Source extract:
+++
As per the Reserve Bank of India (RBI), it is defined that when an asset stops providing income and profit for the bank, it is referred to as a non-performing asset. This might occur as a result of leased assets or a bank loan or advance. In Non-Performing Asset, it usually refers to a loan or advance where the interest or installment is past due for more than 90 days.
Looking back, in India there are now many overlapping laws that deal with financial failure and insolvency of businesses and individuals. The current legal and institutional framework hinders lender’s ability to collect or restructure defaulted assets in a timely and effective manner, putting unnecessary burden on the Indian credit system.
The framework attempted to incorporate a time-bound and methodical resolution of insolvencies in order to maximize value for all stakeholders while also balancing information asymmetry and protecting all stakeholders' interests. The number of non-performing assets (NPAs) skyrocketed in the year 2000. From 2008 to 2014, banks lent indiscriminately, resulting in a large percentage of non-performing assets (NPAs), which was highlighted by the RBI's Asset Quality Reviews, prompting swift action by the government.
Though India's overall performance is disappointing, the Insolvency and Bankruptcy Code’s time-bound resolution of non-performing assets should relieve banks of their burden. The non-performing asset (NPA) problem that banks are facing has dominated headlines for some months, and the fact that we still don't know whether or not all of them have been recognised is of concern. In this context, it would be interesting to compare the Indian financial system to others throughout the world as this is critical since NPAs have arisen as a result of a number of poor judgements in the past since the banking system's lending activities are tied to how the economy is expected to perform.
As we already know before the enactment of the Insolvency and Bankruptcy Code, 2016 (IBC) there were different statutes for recovery of the due amount. To name a few we can say the Recovery of Debts due to Bank and Financial Institution Act, 1993 and the Securitization and Reconstruction of Financial Assets and Enforcement of Security Interest Act, 2002. Under these two act the banks use to initiate the case against the debtor for recovery of dues. And there were other acts too like the Sick Industrial Companies (Special Provisions) Act, 1985 and the Companies Act, 1956 (winding up provision) where under bank, non-bank lenders or even a corporate debtor use to sought for legal action for collective resolution of insolvency and there were other mechanisms also for restructuring of corporate debtor.
+++
Information provided:
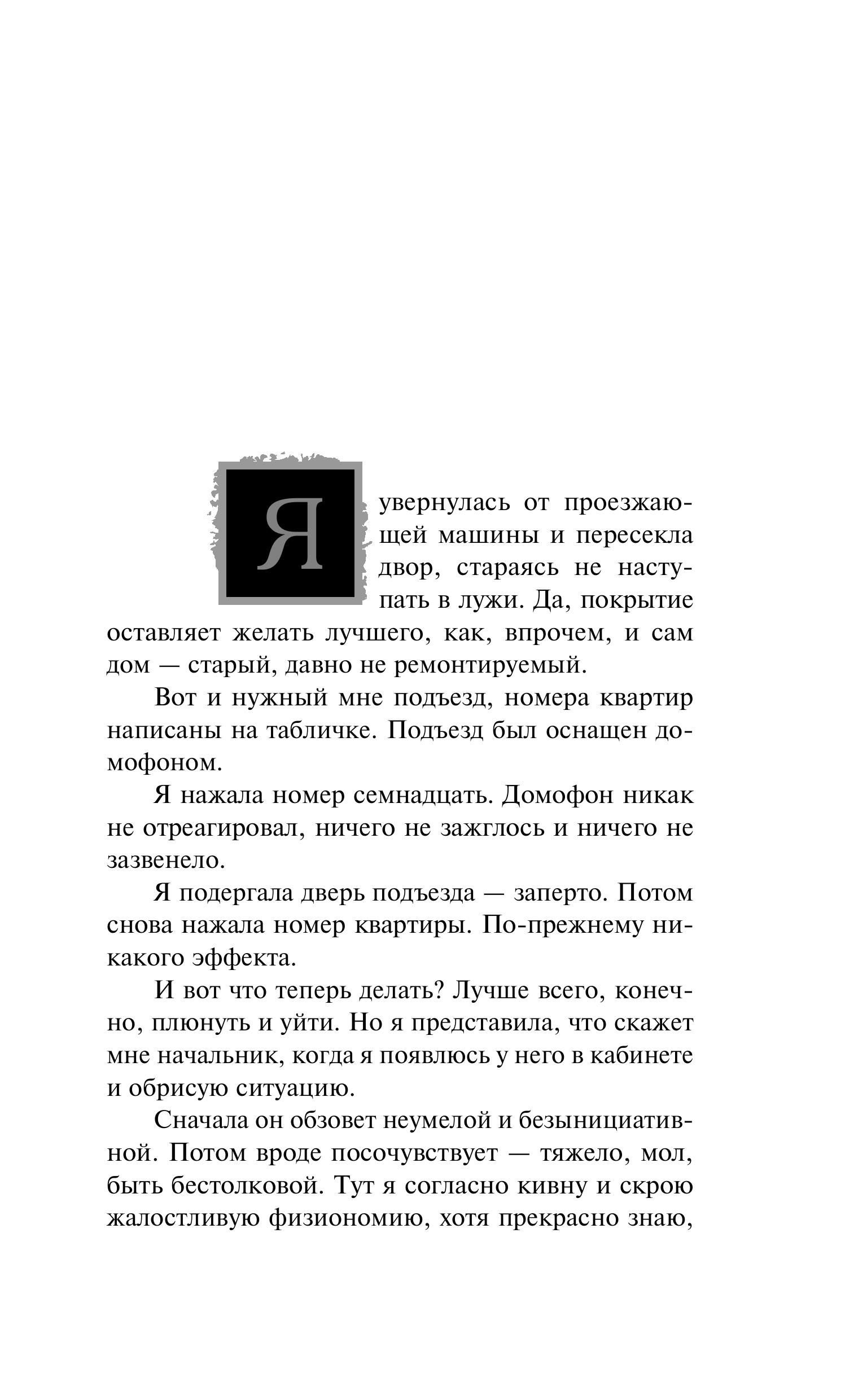 Книга Эксмо Карта Магеллана - фото 2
+++
Instructions to follow:
Continue the passage on non-performing assets and India's insolvency law, starting right after its final sentence.

Task answer:
Section 6 of the IBC allows any type of creditor, including financial and operational creditors, as well as bank and non-bank creditors, to file a corporate insolvency petition. Also, because there is a time limit specified, the process must be completed within 330 days. So, even non-bankers who are enduring long delays can file a lawsuit with the NCLT, and banks will be forced to participate in the process. Hence, IBC can take place on a large scale for existing NPAs.
The reasons for rise in NPAs in India is mainly due to some of the external factors contributing to the rise in NPAs, such as weaker global commodity prices resulting in slower exports that are inextricably linked to the Indian banking industry. Many of the loans now classed as non-performing assets were made in the mid-2000s, when the economy was flourishing and the economic outlook was bright. As back then, loans for projects were given to large firms based on extrapolation of their current growth and performance and corporations became heavily leveraged as the loans became more readily available than before, suggesting that the majority of funding came from outside sources rather than internal promoter equity. However, as the economy slowed during the global financial crisis of 2008, these companies’ ability to repay their debts shrank.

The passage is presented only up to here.